“Impossible Tasks” in Folklore: Wondrous Tradition Spanning Continents

When you make the two one, and when you make the inside like the outside and the outside like the inside, and the above like the below, and when you make the male and the female one and the same, so that the male not be male nor the female; and when you fashion eyes in the place of an eye, and a hand in place of a hand, and a foot in place of a foot, and a likeness in place of a likeness; then will you enter the Kingdom” (Jesus Christ, Gospel of Thomas).
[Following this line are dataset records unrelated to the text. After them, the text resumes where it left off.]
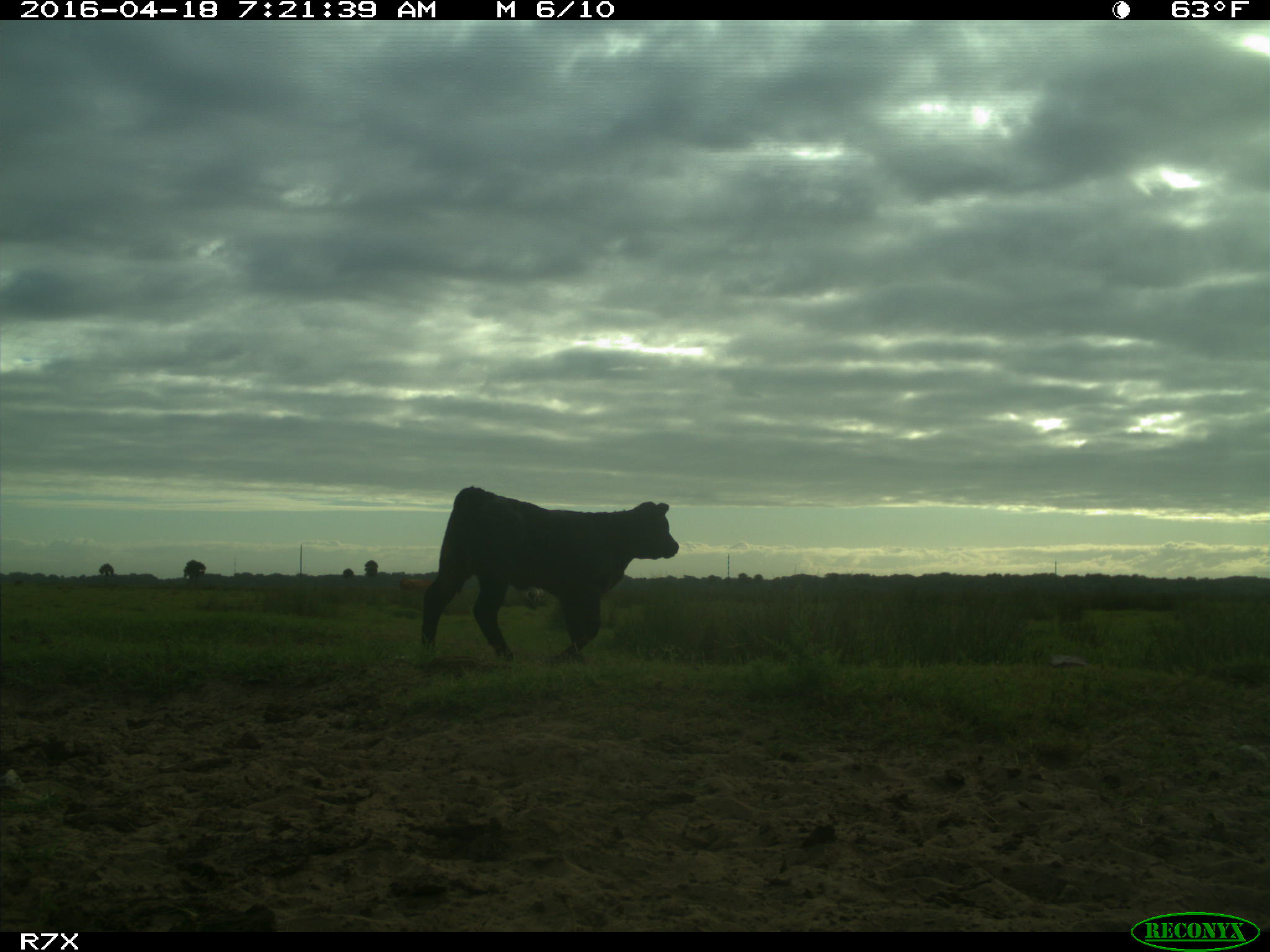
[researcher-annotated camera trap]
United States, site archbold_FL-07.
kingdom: Animalia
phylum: Chordata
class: Mammalia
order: Artiodactyla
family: Bovidae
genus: Bos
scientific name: Bos taurus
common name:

In many folklore traditions, mythologies and fairy-tales around the world, characters have to overcome or endure certain trials as a penance, to prove their worth (to marry a princess, for example), break a curse or claim their ultimate prize. These trials may be extremely hard (The Labours of Hercules) or even impossible to overcome or solve. At one end, there are riddles to be guessed, such as the famous riddle of the Sphinx from the Greek mythology (“What walks on four legs in the morning, two legs in the afternoon, three legs in the evening, and no legs at night?”) or the puzzles in the stories of Persian poet Nizami, which also found their way to Puccini’s opera Turandot, but another extreme is a truly impossible task set to frighten and confuse characters or heroes. These paradoxical, “undoable” commands often have a wondrous effect.